I’m a boiler & a roaster! And sometimes in my slow cooker lol.
Boil/slow cook the gammon (skin on) covered by full fat coke & pineapple (or either/or). Sometimes I add 5-6 whole cloves and a teaspoon (ish, I never measure!) of black peppercorns. Boil then simmer until the gammon reaches at least 71C (time depends on the size of the joint).
I have asbestos hands so I don’t bother let it cool before the next part… (please be careful lol).
Using a sharp knife, cut the skin off, but make sure you leave a layer of fat on the joint (take off any string or that weird plastic wrapper some joints have before you do this lol).
I cut a series of diagonal cuts across the fat, turn the joint & cut diagonal lines the other way to make diamonds in the fat. Don’t cut into the meaty bit.
If you’re feeling fancy, you can stud every diamond with a whole clove.
Preheat an oven to 180c, put the scored joint on a baking sheet.

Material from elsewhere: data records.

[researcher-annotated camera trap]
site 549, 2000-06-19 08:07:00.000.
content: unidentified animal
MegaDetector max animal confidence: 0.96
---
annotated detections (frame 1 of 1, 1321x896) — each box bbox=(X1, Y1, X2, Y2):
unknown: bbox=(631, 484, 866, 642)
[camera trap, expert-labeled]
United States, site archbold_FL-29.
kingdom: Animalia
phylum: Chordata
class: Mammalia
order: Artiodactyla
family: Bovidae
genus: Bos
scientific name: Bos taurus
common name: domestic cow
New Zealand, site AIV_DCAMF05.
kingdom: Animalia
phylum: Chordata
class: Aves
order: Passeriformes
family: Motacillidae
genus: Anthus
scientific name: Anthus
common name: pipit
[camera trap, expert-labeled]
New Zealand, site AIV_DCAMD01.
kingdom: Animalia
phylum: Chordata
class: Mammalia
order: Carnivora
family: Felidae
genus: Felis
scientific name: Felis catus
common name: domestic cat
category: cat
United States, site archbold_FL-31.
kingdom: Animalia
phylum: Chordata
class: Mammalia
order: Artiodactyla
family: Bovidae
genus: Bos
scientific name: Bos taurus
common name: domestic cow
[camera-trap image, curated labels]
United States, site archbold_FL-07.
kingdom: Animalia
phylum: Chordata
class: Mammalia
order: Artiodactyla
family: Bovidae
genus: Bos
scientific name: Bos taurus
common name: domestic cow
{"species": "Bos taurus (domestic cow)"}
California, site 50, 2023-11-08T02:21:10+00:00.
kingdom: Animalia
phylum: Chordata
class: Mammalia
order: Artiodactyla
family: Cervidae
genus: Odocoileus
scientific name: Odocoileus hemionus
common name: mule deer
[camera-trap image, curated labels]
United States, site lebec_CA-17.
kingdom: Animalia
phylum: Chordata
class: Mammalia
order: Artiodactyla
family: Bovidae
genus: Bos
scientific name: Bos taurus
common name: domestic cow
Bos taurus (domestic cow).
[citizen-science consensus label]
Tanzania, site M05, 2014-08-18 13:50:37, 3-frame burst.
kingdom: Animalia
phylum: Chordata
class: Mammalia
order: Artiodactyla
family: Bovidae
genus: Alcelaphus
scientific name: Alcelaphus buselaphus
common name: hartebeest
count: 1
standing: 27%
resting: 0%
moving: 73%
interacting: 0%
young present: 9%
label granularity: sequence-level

Make up a concoction of whole grain mustard, honey & brown sugar (a wodge, maybe a tablespoon of honey). Paste this wonderous gloop all over the diamonds (I kind of wiggle the diamonds to get the mixture in the cracks) and cook for about 10 mins until brown & bubbling.
Don’t walk away for a wee, because it will invariably burn before you’ve finished! I know this from experience, but then my oven hates me (I swear it knows what I’m thinking & smirks when I walk out the kitchen).
And that’s how I cook gammon.
Sometimes I’ll throw orange peel into the pot, a couple of bay leaves, the odd onion.
If I slow cook it, I use high until the liquid boils, then turn it onto low for around 6 hrs (depending on size, the smallest I usually cook is 1.2kg).